* [Text excerpt]:
*** Block opens ***

The California Spangled Cat is an experimental breed of cat with markings that resemble the cheetah or leopard created by Paul Casey.
==History==
Paul Casey was inspired to create the breed from a conversation he had with Louis Leakey. In relation to the death of a leopard by poachers Casey and Leakey discussed how people would be more likely to support conservation efforts if they had a cat that resembled a leopard.

Casey started with breeding a female Traditional Siamese to a Turkish Angora. Later breeds added to the bloodline were the British Shorthair, American Shorthair, Manx, and Abyssinian. Later on moggies from Malaya and Egypt were added to the gene pool. By 1985 the look of the breed had been established and managed to form a breed club, the California Spangled Cat Association.

Casey advertised his breed in the Neiman-Marcus catalog which generated controversy from both fanciers and animal rights activists, the latter due to Neiman-Marcus catalog advertising animal coats. The widespread publicity worked in Casey's favour and hundreds of people inquired about the breed.

*** Block closes ***

* [Task brief]:
Rewrite the California Spangled Cat text from "The California Spangled Cat is" to "Spangled Cat Association.", putting "Turkish Van" in place of "Turkish Angora". The data that follow are separate from the text about the California Spangled Cat.

* [Data extract]:
*** Block opens ***

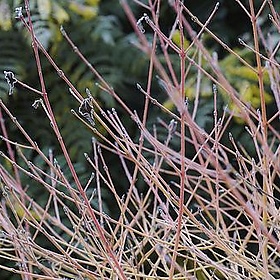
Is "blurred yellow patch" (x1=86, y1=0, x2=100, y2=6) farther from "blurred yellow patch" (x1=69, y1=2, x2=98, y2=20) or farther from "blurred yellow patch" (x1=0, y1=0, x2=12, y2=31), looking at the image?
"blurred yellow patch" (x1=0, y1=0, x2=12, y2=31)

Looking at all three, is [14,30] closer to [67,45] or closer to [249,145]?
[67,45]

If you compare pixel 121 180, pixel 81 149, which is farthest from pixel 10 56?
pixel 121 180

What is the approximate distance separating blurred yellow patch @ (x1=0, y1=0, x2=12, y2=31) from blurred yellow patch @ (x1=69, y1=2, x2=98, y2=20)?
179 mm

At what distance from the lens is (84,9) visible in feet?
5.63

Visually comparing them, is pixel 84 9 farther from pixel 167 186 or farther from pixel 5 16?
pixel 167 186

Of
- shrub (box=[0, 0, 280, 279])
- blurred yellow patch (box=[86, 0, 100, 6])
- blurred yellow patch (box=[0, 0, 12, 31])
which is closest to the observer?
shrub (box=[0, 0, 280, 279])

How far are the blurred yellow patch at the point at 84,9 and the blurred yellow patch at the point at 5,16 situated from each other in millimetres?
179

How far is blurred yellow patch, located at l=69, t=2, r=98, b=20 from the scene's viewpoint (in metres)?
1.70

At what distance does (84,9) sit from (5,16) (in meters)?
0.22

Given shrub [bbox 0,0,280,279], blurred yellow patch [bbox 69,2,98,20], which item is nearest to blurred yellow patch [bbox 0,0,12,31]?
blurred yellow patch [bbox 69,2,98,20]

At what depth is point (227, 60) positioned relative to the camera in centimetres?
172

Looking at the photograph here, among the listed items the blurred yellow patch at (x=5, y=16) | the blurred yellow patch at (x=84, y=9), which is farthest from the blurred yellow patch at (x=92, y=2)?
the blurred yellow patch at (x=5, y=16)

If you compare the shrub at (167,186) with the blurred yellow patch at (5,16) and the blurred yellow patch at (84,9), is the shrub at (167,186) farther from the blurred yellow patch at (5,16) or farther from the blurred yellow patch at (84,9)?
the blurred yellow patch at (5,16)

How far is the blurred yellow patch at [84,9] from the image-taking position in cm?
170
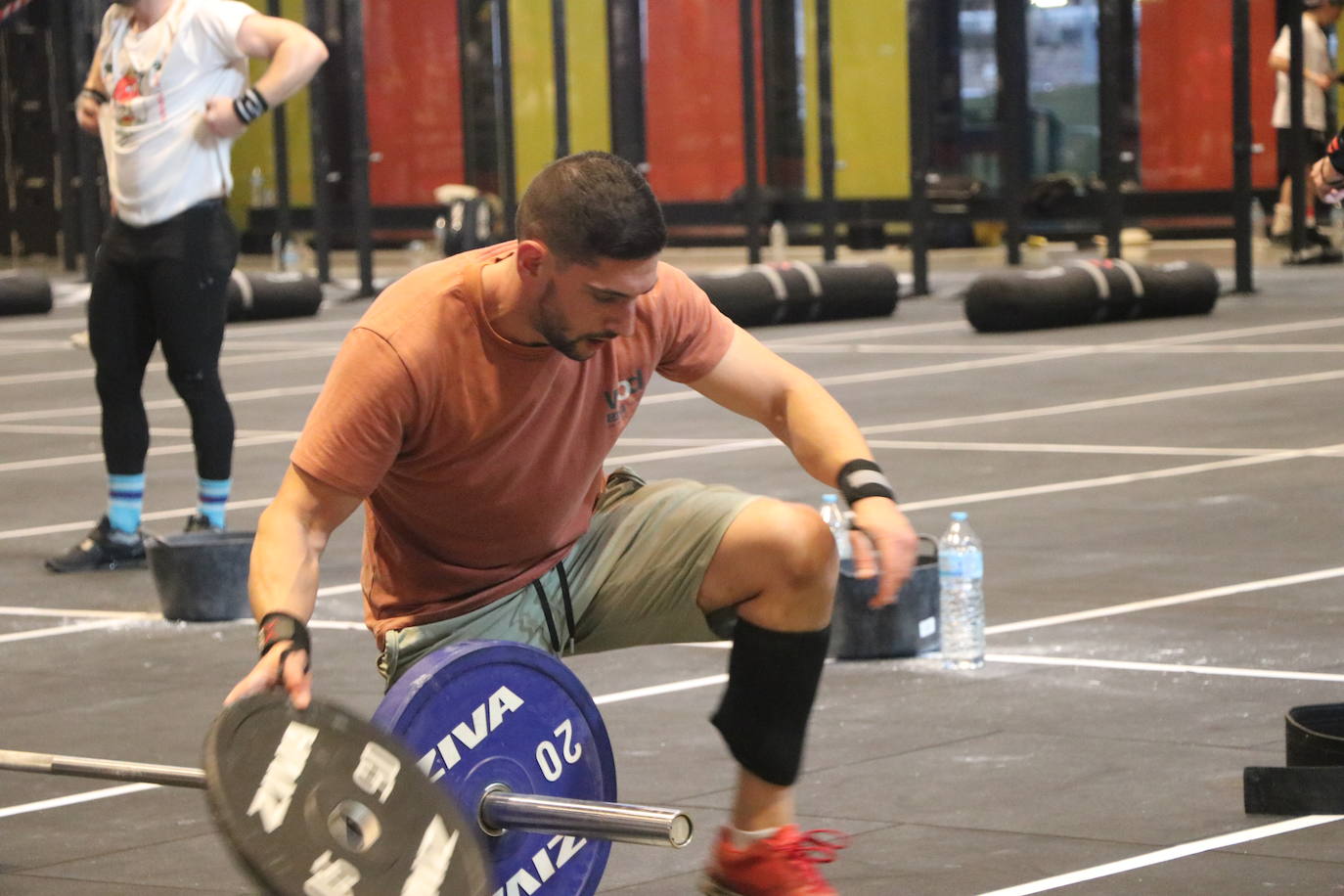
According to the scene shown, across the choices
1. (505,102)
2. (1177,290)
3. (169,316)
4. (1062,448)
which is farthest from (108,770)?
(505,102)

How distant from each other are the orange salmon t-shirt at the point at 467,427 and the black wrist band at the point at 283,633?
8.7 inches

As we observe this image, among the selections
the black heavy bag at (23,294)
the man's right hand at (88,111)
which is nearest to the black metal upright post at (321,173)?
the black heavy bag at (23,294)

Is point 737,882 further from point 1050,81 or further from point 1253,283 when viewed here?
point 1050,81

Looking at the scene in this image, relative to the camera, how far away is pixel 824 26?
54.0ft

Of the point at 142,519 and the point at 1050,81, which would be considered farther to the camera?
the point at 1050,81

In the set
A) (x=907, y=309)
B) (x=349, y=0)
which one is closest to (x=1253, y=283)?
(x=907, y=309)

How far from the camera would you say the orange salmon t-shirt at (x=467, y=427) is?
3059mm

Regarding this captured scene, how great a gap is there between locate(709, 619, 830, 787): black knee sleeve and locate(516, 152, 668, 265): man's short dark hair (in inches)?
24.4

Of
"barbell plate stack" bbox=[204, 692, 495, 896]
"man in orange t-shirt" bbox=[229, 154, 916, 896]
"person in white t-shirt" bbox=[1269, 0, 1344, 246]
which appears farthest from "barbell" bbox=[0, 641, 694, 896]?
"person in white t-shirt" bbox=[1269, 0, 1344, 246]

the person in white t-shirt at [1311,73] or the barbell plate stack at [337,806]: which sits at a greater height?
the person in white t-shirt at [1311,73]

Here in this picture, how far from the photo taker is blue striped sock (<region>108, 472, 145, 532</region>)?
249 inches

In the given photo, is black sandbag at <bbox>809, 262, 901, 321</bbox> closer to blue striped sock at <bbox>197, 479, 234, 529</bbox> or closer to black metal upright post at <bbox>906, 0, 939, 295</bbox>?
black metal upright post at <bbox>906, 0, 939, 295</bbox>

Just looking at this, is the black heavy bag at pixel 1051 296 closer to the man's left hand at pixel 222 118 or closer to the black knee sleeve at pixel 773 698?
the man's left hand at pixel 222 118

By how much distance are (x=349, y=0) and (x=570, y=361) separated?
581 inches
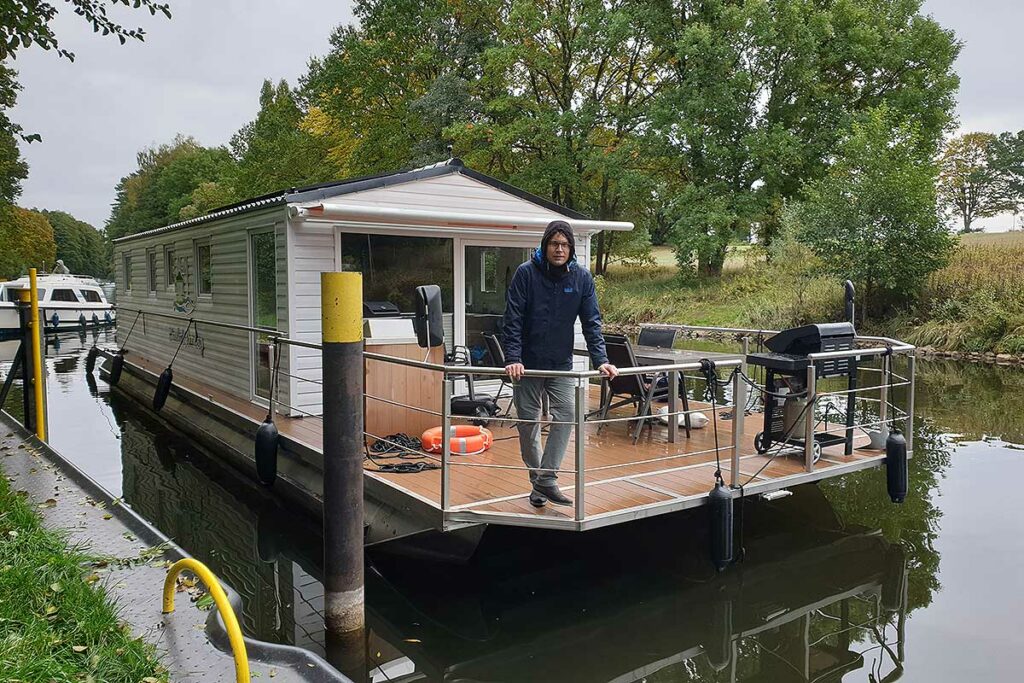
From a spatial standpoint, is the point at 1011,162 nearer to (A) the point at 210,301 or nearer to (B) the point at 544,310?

*** Block closes ***

* [Answer box]:
The California Spangled Cat is an experimental breed of cat with markings that resemble the cheetah or leopard created by Paul Casey.
==History==
Paul Casey was inspired to create the breed from a conversation he had with Louis Leakey. In relation to the death of a leopard by poachers Casey and Leakey discussed how people would be more likely to support conservation efforts if they had a cat that resembled a leopard.

Casey started with breeding a female Traditional Siamese to a Turkish Van. Later breeds added to the bloodline were the British Shorthair, American Shorthair, Manx, and Abyssinian. Later on moggies from Malaya and Egypt were added to the gene pool. By 1985 the look of the breed had been established and managed to form a breed club, the California Spangled Cat Association.